Never mind the black threads, I have used this piece in a couple officer uniforms.  Notice the pinned area towards the top.  Normally this is where the dosimeter pockets are but I’ve pinned them shut.  Tip:  make sure the short edge of this piece is the same length as the short raw edge of RS.  There are several websites that will show you how to measure for armholes (or use and old shirt pattern just for the armhole measurement like I did).  The best way I can describe this piece is to go to ChazTorad’s tutorial as mentioned on the first post.  Remember to take out the dosimeter pockets as the whole piece should be flat (thus my pinning the pockets close).  If you have difficulty visualizing this please pm me and I’ll try to walk you through it.  This piece will be behind the front panel (again, it will become clearer later).
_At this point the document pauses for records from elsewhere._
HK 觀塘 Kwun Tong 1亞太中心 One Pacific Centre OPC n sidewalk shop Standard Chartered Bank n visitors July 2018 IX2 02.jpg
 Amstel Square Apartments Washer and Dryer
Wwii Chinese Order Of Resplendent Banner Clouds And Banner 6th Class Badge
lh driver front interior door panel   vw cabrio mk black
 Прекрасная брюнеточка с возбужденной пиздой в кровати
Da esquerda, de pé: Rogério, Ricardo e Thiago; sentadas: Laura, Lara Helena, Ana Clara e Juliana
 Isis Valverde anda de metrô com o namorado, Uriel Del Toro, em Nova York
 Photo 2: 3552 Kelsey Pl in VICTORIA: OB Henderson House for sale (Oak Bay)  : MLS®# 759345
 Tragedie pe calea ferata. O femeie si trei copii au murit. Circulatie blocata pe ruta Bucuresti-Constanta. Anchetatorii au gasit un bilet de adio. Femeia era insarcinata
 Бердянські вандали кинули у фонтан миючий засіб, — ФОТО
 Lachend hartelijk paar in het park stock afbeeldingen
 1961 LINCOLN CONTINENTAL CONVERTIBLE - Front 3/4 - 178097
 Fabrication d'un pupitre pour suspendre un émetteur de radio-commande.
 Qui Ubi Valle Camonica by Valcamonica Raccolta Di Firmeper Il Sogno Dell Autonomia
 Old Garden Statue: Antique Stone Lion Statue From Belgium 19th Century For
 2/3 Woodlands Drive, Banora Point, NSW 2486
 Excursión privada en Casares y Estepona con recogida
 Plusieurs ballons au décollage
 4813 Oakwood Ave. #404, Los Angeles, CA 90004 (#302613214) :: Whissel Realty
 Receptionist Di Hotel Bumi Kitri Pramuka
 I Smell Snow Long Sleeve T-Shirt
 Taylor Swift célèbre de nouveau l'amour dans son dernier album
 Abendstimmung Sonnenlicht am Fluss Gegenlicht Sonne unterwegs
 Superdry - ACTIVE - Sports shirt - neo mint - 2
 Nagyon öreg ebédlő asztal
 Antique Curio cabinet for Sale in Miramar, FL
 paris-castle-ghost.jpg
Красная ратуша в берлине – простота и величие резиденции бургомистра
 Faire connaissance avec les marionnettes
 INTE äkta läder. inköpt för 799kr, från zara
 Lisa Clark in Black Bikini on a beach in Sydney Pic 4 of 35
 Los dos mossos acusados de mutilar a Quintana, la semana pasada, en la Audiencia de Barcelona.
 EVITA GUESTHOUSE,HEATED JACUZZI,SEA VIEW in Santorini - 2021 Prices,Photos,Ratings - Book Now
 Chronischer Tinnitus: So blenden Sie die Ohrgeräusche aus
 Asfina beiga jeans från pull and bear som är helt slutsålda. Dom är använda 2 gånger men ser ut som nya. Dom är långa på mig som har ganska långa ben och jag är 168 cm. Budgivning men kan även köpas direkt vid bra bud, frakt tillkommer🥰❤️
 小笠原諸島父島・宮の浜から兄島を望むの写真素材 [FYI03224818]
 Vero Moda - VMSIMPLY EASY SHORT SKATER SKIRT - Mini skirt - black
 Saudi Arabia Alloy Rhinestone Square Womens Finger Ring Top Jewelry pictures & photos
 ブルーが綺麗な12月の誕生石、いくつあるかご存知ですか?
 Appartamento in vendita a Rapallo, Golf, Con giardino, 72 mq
We’ll now move onto the skirt sections for these two panels.  Sorry to do this to you, but you’ll probably need to take apart the front panel if you’ve sewn it together, or unpin if you pinned it together.  We’ll start with the front panel skirt.  Here are the total pieces of front panel and front skirt.
You’ll be cutting four rectangles the same width as the front panel pieces.  The length will be about mid-thigh.  Keep checking in the mirror for correct length as you build this section, checking with reference pictures.  You don’t want it waist high or an evening gown.  It’s kind of an attached mini-skirt (very mini).  Give yourself at least an inch to the length for hemming (more if you want to experiment a little).
Now, align the skirt strips with the panel strips as shown above.  If you have any quilting experience you’ll understand the next step.  It’s basically what we quilters call strip sewing.  Sew the skirt strip to L, then skirt strip to M, skirt strip to R, and skirt strip to RS.  You now should have four long strips that look like this.




 






 

Now, sew L to M, M to R, R to RS all the way down the long edges.  Of course, once again (I think that’s twice) in my haste I forgot to take an end result picture, but I think you got the idea.
For the inner panel, use ChazTorad’s tutorial once again.  If you already have an officer uniform it will be the same.  I can’t remember if his tutorial has the same small flap that extends, or if I came up with it, but there is an extended flap about two inches (allows for hemming and/or lining)  for the waist snap. 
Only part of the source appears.